:: Dataset extract
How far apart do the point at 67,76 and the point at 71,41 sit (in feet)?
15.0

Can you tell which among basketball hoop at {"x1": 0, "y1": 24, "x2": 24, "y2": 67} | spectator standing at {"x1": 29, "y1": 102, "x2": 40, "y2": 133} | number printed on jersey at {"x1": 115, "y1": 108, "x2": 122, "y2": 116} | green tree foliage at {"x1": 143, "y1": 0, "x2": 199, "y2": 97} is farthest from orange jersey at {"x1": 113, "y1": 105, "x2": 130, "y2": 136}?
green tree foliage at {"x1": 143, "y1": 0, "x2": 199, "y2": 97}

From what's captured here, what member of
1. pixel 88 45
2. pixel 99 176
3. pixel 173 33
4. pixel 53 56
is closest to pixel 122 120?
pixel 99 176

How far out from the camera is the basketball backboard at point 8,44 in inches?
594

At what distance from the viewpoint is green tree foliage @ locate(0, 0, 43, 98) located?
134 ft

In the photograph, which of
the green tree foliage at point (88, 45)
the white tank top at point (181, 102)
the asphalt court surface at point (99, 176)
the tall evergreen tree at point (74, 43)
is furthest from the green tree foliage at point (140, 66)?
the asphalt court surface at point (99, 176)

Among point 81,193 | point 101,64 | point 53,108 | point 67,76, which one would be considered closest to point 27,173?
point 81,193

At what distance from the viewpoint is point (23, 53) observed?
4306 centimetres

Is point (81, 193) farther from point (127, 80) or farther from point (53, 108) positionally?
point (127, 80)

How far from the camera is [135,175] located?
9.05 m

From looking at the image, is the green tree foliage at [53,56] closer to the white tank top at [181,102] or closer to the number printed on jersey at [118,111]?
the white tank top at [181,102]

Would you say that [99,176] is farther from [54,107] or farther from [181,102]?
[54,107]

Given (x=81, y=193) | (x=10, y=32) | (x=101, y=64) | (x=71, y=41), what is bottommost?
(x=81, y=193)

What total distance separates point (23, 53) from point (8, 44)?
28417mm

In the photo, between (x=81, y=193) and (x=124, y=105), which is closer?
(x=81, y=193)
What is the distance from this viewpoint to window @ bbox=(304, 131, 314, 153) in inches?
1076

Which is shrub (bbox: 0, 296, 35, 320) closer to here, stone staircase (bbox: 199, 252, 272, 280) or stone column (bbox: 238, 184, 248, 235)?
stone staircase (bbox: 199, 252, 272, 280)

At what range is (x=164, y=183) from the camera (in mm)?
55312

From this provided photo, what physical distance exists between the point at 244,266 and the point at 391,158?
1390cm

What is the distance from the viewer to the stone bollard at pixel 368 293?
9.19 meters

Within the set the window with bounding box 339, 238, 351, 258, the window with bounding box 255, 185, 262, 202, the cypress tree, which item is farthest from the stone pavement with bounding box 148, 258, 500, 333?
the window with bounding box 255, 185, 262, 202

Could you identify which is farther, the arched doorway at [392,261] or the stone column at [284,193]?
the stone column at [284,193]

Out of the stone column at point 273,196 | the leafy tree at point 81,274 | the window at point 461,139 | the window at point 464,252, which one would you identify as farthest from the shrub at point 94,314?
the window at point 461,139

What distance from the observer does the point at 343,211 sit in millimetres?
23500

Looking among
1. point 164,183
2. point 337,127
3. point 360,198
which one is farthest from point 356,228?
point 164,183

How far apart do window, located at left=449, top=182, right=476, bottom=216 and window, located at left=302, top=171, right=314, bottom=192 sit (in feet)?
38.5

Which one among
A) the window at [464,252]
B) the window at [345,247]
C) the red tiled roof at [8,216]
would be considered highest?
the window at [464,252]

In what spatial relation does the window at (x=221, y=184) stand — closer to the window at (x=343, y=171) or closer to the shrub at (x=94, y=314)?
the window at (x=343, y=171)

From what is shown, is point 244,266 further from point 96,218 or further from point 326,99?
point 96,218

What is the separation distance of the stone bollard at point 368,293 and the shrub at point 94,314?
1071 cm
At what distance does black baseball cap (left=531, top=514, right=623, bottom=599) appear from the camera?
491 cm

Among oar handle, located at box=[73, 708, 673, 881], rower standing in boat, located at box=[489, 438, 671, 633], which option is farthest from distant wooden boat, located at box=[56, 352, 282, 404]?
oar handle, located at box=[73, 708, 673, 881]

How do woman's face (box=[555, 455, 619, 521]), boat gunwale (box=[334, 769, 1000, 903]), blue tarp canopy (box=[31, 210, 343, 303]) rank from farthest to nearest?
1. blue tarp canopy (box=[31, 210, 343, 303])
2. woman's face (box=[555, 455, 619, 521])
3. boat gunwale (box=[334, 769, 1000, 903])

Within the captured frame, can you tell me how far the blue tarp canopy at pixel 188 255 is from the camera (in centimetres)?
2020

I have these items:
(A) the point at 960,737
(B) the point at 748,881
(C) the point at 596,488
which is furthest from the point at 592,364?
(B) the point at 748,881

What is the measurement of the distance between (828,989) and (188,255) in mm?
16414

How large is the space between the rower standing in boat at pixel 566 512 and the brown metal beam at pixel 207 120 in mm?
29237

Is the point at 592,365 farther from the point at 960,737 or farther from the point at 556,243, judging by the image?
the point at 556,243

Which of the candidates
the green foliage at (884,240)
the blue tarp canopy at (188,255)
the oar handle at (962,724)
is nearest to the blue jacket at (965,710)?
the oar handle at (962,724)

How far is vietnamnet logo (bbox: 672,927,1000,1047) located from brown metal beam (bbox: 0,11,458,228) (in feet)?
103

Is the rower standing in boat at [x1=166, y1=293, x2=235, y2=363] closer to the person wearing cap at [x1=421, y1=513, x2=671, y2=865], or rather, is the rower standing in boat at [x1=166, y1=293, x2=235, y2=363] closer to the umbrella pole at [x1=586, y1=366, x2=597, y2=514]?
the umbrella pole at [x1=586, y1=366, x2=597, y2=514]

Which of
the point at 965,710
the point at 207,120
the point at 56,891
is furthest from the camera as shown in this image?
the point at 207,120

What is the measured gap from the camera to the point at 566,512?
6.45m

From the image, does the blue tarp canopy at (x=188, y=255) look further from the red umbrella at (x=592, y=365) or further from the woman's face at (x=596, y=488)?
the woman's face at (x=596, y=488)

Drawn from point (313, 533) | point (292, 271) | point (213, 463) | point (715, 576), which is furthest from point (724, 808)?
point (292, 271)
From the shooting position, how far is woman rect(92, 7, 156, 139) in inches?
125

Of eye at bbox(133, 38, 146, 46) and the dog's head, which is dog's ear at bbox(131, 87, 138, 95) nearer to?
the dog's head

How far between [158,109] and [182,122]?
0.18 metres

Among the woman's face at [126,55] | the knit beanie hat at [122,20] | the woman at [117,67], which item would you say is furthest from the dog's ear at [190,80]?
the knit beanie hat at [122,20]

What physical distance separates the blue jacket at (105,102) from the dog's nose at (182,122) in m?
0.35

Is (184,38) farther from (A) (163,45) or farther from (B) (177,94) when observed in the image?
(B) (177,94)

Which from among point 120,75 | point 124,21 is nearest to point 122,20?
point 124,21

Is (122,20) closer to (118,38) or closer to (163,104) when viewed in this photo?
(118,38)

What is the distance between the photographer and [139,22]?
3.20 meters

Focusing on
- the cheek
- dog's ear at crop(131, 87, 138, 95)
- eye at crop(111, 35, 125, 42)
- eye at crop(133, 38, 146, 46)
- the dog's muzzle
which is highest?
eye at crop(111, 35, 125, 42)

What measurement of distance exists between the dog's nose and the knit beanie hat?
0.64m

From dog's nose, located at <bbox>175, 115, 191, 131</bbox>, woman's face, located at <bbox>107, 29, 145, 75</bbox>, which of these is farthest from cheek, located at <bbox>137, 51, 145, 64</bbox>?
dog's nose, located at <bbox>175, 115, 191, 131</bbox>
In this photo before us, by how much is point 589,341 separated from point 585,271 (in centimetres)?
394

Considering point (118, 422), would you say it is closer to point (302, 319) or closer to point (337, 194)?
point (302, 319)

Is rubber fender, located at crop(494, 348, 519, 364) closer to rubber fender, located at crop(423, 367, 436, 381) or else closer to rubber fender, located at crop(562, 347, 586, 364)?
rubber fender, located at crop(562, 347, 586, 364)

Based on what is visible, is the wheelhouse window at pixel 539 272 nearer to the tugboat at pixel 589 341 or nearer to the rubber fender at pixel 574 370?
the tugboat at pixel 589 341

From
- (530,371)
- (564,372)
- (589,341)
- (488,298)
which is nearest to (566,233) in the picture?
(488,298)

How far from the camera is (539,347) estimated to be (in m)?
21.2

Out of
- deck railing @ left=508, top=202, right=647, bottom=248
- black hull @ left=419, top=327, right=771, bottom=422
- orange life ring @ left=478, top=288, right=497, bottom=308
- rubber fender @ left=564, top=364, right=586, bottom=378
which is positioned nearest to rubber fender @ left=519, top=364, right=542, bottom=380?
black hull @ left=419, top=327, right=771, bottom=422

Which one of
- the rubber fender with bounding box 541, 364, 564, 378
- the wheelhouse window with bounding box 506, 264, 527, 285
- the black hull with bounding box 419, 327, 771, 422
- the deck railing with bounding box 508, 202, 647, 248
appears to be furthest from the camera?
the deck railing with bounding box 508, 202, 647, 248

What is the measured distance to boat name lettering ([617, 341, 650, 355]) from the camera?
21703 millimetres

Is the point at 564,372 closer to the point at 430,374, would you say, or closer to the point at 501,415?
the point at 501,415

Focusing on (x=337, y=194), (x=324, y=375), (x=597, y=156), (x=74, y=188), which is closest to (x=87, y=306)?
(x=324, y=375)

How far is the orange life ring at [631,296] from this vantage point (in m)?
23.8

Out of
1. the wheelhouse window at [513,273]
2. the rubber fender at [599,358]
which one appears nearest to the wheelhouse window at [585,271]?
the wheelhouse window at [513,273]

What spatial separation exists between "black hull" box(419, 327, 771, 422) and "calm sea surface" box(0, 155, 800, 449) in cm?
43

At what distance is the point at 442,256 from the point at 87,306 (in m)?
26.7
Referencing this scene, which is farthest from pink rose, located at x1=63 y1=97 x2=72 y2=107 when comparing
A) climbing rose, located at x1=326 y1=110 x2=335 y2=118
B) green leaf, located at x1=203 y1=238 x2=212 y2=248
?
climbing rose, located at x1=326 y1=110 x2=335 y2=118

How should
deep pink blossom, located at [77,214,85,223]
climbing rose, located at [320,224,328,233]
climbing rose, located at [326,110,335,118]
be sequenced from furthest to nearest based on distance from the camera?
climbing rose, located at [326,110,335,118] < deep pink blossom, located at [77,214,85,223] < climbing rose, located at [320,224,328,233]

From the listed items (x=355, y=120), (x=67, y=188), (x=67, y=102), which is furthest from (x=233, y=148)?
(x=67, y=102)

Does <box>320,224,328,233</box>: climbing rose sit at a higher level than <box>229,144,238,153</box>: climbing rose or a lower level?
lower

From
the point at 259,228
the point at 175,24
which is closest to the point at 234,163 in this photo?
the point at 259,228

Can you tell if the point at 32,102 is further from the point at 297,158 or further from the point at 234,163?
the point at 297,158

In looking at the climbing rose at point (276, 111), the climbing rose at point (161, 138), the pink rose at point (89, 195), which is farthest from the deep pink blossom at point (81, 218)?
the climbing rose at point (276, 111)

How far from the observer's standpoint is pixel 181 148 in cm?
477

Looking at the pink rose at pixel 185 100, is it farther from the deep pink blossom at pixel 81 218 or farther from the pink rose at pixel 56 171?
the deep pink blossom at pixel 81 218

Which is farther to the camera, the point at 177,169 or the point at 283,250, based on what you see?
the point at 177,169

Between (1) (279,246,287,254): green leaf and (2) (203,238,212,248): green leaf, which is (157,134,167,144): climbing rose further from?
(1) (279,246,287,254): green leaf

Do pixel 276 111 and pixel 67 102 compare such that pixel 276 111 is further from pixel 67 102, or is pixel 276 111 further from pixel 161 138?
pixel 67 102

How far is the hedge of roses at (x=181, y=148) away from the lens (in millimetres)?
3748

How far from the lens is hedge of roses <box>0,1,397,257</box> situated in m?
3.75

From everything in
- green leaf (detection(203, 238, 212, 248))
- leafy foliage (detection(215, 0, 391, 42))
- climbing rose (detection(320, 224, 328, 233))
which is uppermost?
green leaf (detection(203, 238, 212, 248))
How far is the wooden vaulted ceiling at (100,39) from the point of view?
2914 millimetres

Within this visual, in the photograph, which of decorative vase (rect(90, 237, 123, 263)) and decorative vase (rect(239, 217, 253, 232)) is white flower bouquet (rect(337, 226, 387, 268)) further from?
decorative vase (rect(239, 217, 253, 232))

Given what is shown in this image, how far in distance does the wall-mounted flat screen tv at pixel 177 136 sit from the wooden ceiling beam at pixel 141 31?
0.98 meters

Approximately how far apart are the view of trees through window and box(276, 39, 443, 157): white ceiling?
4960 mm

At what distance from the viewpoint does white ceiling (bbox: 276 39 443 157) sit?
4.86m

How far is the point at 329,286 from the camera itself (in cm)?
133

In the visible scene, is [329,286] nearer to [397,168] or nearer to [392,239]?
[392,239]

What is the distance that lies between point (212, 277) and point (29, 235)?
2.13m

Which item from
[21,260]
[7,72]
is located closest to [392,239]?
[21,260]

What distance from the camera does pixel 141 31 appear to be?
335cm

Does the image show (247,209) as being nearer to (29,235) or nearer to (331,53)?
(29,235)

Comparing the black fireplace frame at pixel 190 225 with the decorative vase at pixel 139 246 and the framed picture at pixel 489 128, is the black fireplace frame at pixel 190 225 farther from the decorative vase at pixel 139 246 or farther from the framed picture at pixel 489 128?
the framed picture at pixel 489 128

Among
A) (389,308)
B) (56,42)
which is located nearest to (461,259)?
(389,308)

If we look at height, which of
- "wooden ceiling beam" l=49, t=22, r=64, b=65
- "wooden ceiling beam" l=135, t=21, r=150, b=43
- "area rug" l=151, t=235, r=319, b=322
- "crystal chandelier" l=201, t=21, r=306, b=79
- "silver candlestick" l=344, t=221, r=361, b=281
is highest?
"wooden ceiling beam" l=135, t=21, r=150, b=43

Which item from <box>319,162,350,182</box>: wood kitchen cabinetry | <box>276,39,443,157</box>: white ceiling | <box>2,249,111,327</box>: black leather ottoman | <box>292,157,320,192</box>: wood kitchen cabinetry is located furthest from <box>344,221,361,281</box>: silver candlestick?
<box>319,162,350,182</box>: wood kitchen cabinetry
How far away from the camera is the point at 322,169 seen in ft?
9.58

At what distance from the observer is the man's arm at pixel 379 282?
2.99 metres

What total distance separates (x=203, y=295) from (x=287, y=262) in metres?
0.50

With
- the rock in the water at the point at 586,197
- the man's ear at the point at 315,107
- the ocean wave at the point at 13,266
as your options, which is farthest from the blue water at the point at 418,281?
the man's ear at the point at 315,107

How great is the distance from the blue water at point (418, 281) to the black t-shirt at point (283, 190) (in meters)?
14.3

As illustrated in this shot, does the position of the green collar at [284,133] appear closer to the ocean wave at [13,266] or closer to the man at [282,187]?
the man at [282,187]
::::
**Exercise details**
Rewrite the records from the line with "How far from the camera is [135,175] located?" to the line with "9.19 meters", putting "lens" wherever "camera" appears and leaving all else unchanged. Give back only those lines.

**Response below**
How far from the lens is [135,175] located?
9.05 m

From looking at the image, is the green tree foliage at [53,56] closer to the white tank top at [181,102] or closer to the number printed on jersey at [118,111]?
the white tank top at [181,102]

Would you say that [99,176] is farther from [54,107] or farther from [181,102]?
[54,107]

Given (x=81, y=193) | (x=10, y=32) | (x=101, y=64) | (x=71, y=41), what is bottommost?
(x=81, y=193)

What total distance separates point (23, 53) from point (8, 44)?
28417mm

In the photo, between (x=81, y=193) and (x=124, y=105), which is closer?
(x=81, y=193)
What is the distance from this viewpoint to window @ bbox=(304, 131, 314, 153) in inches?
1076

Which is shrub (bbox: 0, 296, 35, 320) closer to here, stone staircase (bbox: 199, 252, 272, 280) or stone column (bbox: 238, 184, 248, 235)?
stone staircase (bbox: 199, 252, 272, 280)

At what range is (x=164, y=183) from the lens (in mm)?
55312

From this provided photo, what physical distance exists between the point at 244,266 and the point at 391,158?
1390cm

What is the distance from the viewer to the stone bollard at pixel 368 293?
9.19 meters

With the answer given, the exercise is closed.